— START EXERCISE INPUTS —
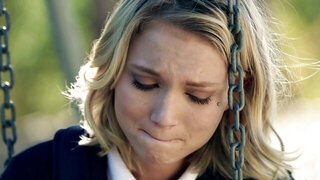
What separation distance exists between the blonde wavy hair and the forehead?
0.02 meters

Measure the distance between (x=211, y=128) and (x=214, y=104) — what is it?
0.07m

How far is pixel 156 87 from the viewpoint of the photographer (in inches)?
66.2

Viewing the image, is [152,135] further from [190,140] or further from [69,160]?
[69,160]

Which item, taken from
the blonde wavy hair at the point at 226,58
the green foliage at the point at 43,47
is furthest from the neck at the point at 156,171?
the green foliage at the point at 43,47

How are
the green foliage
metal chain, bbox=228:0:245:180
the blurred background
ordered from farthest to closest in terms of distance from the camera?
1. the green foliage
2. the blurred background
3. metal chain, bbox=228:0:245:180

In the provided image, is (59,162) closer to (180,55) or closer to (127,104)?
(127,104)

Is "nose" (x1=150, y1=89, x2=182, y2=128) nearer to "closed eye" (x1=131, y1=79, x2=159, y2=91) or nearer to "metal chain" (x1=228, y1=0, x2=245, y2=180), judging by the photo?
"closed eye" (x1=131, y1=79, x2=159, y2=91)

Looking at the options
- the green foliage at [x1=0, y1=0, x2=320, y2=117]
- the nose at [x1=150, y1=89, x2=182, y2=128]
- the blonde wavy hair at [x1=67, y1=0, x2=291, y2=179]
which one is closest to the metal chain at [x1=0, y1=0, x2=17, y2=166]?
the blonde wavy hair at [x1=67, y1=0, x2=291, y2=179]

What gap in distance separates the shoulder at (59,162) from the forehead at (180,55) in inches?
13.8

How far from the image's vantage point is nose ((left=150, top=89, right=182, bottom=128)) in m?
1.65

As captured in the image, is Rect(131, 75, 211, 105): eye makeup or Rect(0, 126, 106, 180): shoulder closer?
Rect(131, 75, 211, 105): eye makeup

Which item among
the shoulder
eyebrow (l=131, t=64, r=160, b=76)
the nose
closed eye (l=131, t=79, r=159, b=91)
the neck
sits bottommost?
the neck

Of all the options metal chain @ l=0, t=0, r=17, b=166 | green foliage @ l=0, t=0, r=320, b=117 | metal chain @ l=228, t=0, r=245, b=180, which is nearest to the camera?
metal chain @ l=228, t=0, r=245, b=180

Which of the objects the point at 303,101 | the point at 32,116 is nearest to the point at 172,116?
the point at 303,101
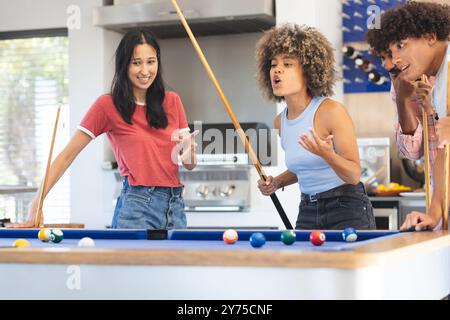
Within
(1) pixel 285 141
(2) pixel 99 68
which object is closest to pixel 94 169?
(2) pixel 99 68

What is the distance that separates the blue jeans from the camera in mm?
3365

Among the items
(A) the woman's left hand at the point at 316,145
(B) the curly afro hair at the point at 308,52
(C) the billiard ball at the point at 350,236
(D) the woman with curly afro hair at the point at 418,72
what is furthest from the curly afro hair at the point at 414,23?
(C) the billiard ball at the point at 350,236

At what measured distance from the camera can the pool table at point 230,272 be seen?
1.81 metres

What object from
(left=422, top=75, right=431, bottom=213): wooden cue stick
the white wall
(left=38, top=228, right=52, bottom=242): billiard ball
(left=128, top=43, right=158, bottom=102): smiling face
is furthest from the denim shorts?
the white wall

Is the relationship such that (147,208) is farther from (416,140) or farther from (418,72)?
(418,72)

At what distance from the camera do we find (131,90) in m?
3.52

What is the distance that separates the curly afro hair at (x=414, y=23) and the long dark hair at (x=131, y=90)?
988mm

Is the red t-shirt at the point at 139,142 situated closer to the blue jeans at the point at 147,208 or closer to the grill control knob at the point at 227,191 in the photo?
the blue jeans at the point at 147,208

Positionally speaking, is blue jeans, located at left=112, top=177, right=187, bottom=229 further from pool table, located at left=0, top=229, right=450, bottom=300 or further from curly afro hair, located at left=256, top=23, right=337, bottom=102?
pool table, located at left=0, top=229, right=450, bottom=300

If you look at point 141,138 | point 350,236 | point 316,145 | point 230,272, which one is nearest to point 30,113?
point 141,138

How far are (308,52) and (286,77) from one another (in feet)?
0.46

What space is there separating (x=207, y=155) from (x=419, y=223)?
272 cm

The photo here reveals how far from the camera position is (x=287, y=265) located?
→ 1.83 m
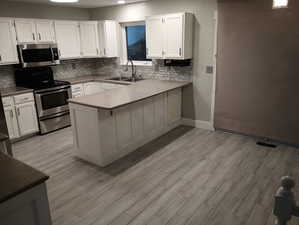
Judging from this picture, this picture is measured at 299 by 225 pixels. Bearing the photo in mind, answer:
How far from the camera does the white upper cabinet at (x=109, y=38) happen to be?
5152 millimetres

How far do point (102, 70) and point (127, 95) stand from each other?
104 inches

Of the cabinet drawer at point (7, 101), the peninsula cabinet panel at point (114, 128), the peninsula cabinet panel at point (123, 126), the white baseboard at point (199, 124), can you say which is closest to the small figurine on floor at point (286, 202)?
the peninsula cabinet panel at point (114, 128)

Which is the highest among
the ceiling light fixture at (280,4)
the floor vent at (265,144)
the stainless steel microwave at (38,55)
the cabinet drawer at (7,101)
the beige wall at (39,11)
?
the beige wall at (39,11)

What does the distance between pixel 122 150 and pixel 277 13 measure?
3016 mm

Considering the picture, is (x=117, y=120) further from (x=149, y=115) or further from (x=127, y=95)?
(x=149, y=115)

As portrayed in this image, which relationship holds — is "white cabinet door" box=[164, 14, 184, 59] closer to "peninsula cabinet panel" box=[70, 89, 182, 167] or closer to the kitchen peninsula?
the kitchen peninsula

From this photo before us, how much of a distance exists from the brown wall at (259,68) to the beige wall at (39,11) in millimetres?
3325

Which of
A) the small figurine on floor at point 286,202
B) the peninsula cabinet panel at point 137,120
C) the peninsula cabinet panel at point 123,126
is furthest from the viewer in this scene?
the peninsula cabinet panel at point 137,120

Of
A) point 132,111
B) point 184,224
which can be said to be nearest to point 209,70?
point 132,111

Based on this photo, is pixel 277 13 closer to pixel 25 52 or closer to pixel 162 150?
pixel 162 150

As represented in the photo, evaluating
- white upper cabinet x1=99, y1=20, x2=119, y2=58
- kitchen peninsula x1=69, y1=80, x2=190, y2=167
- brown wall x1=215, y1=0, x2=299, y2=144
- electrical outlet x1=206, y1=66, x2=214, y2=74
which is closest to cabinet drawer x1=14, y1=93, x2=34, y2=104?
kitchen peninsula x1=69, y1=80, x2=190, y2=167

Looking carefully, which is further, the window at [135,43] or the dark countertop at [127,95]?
— END EXERCISE INPUTS —
Reproduce all of the records above with "photographer" swapped for "camera operator" and everything else unchanged. Leave the pictures out.

FINAL RESULT.
What separation distance exists between the blonde wavy hair and the forehead?
0.02 meters

Measure the distance between (x=211, y=128) and (x=214, y=104) — what is it?
0.07m

How far is pixel 156 87 from the viewpoint of the camera operator (in inches)?
66.2

Viewing the image, is [152,135] further from [190,140] or further from [69,160]?
[69,160]

Which item, taken from
the blonde wavy hair at the point at 226,58
the green foliage at the point at 43,47
is furthest from the neck at the point at 156,171?
the green foliage at the point at 43,47

How are
the green foliage
metal chain, bbox=228:0:245:180
the blurred background
ordered from farthest to closest in terms of distance from the camera?
1. the green foliage
2. the blurred background
3. metal chain, bbox=228:0:245:180

In the provided image, is (59,162) closer to (180,55) or closer to (127,104)?
(127,104)

Is "nose" (x1=150, y1=89, x2=182, y2=128) nearer to "closed eye" (x1=131, y1=79, x2=159, y2=91) or nearer to "metal chain" (x1=228, y1=0, x2=245, y2=180), judging by the photo?
"closed eye" (x1=131, y1=79, x2=159, y2=91)

Looking at the options
- the green foliage at [x1=0, y1=0, x2=320, y2=117]
- the nose at [x1=150, y1=89, x2=182, y2=128]
- the blonde wavy hair at [x1=67, y1=0, x2=291, y2=179]
which one is closest to the metal chain at [x1=0, y1=0, x2=17, y2=166]?
the blonde wavy hair at [x1=67, y1=0, x2=291, y2=179]

What gap in distance separates the shoulder at (59,162) from the forehead at (180,55) in inches?
13.8

How far from the image's vantage point is nose ((left=150, top=89, right=182, bottom=128)) in m?
1.65

As captured in the image, is Rect(131, 75, 211, 105): eye makeup or Rect(0, 126, 106, 180): shoulder closer?
Rect(131, 75, 211, 105): eye makeup

Which item among
the shoulder
eyebrow (l=131, t=64, r=160, b=76)
the nose
closed eye (l=131, t=79, r=159, b=91)
the neck
sits bottommost?
the neck

Of all the options metal chain @ l=0, t=0, r=17, b=166 | green foliage @ l=0, t=0, r=320, b=117 | metal chain @ l=228, t=0, r=245, b=180, which is nearest to the camera?
metal chain @ l=228, t=0, r=245, b=180

Which of the objects the point at 303,101 | the point at 32,116 is nearest to the point at 172,116?
the point at 303,101
Within
(1) pixel 285 141
(2) pixel 99 68
which object is closest to pixel 94 169?
(2) pixel 99 68

What is the distance that separates the blue jeans from the camera in mm?
3365

Among the items
(A) the woman's left hand at the point at 316,145
(B) the curly afro hair at the point at 308,52
(C) the billiard ball at the point at 350,236
(D) the woman with curly afro hair at the point at 418,72
what is furthest from the curly afro hair at the point at 414,23?
(C) the billiard ball at the point at 350,236

At what measured distance from the camera can the pool table at point 230,272 be seen?
1.81 metres

What object from
(left=422, top=75, right=431, bottom=213): wooden cue stick
the white wall
(left=38, top=228, right=52, bottom=242): billiard ball
(left=128, top=43, right=158, bottom=102): smiling face
is furthest from the denim shorts?
the white wall

Is the relationship such that (147,208) is farther from (416,140) or farther from (418,72)?
(418,72)

At what distance from the camera do we find (131,90) in m?
3.52

What is the distance that separates the curly afro hair at (x=414, y=23) and the long dark hair at (x=131, y=90)?
988mm

Is the red t-shirt at the point at 139,142 situated closer to the blue jeans at the point at 147,208 or closer to the grill control knob at the point at 227,191 in the photo?
the blue jeans at the point at 147,208

Positionally speaking, is blue jeans, located at left=112, top=177, right=187, bottom=229 further from pool table, located at left=0, top=229, right=450, bottom=300 or further from curly afro hair, located at left=256, top=23, right=337, bottom=102?
pool table, located at left=0, top=229, right=450, bottom=300

If you look at point 141,138 | point 350,236 | point 316,145 | point 230,272, which one is nearest to point 30,113?
point 141,138

How far are (308,52) and (286,77) from one another (in feet)?
0.46

What space is there separating (x=207, y=155) from (x=419, y=223)?
272 cm

The photo here reveals how far from the camera position is (x=287, y=265) located?
→ 1.83 m
Judging from this picture, this picture is measured at 299 by 225 pixels. Bearing the photo in mind, answer:
How far from the camera does the white upper cabinet at (x=109, y=38) happen to be?
5152 millimetres

How far do point (102, 70) and point (127, 95) stand from each other?
104 inches

Of the cabinet drawer at point (7, 101), the peninsula cabinet panel at point (114, 128), the peninsula cabinet panel at point (123, 126), the white baseboard at point (199, 124), can you say which is closest to the small figurine on floor at point (286, 202)?
the peninsula cabinet panel at point (114, 128)

Which is the highest among
the ceiling light fixture at (280,4)
the floor vent at (265,144)
the stainless steel microwave at (38,55)
the cabinet drawer at (7,101)
the beige wall at (39,11)
?
the beige wall at (39,11)

What does the distance between pixel 122 150 and pixel 277 13 measure?
3016 mm

Considering the picture, is (x=117, y=120) further from (x=149, y=115) or further from (x=127, y=95)?
(x=149, y=115)

As portrayed in this image, which relationship holds — is "white cabinet door" box=[164, 14, 184, 59] closer to "peninsula cabinet panel" box=[70, 89, 182, 167] or closer to the kitchen peninsula?
the kitchen peninsula

From this photo before us, how much of a distance exists from the brown wall at (259,68) to the beige wall at (39,11) in millimetres?
3325

Which of
A) the small figurine on floor at point 286,202
B) the peninsula cabinet panel at point 137,120
C) the peninsula cabinet panel at point 123,126
is furthest from the viewer in this scene?
the peninsula cabinet panel at point 137,120

Of
A) point 132,111
B) point 184,224
which can be said to be nearest to point 209,70?
point 132,111

Based on this photo, is pixel 277 13 closer to pixel 25 52 or closer to pixel 162 150?
pixel 162 150

As represented in the photo, evaluating
- white upper cabinet x1=99, y1=20, x2=119, y2=58
- kitchen peninsula x1=69, y1=80, x2=190, y2=167
- brown wall x1=215, y1=0, x2=299, y2=144
- electrical outlet x1=206, y1=66, x2=214, y2=74
which is closest to cabinet drawer x1=14, y1=93, x2=34, y2=104?
kitchen peninsula x1=69, y1=80, x2=190, y2=167

Looking carefully, which is further, the window at [135,43] or the dark countertop at [127,95]?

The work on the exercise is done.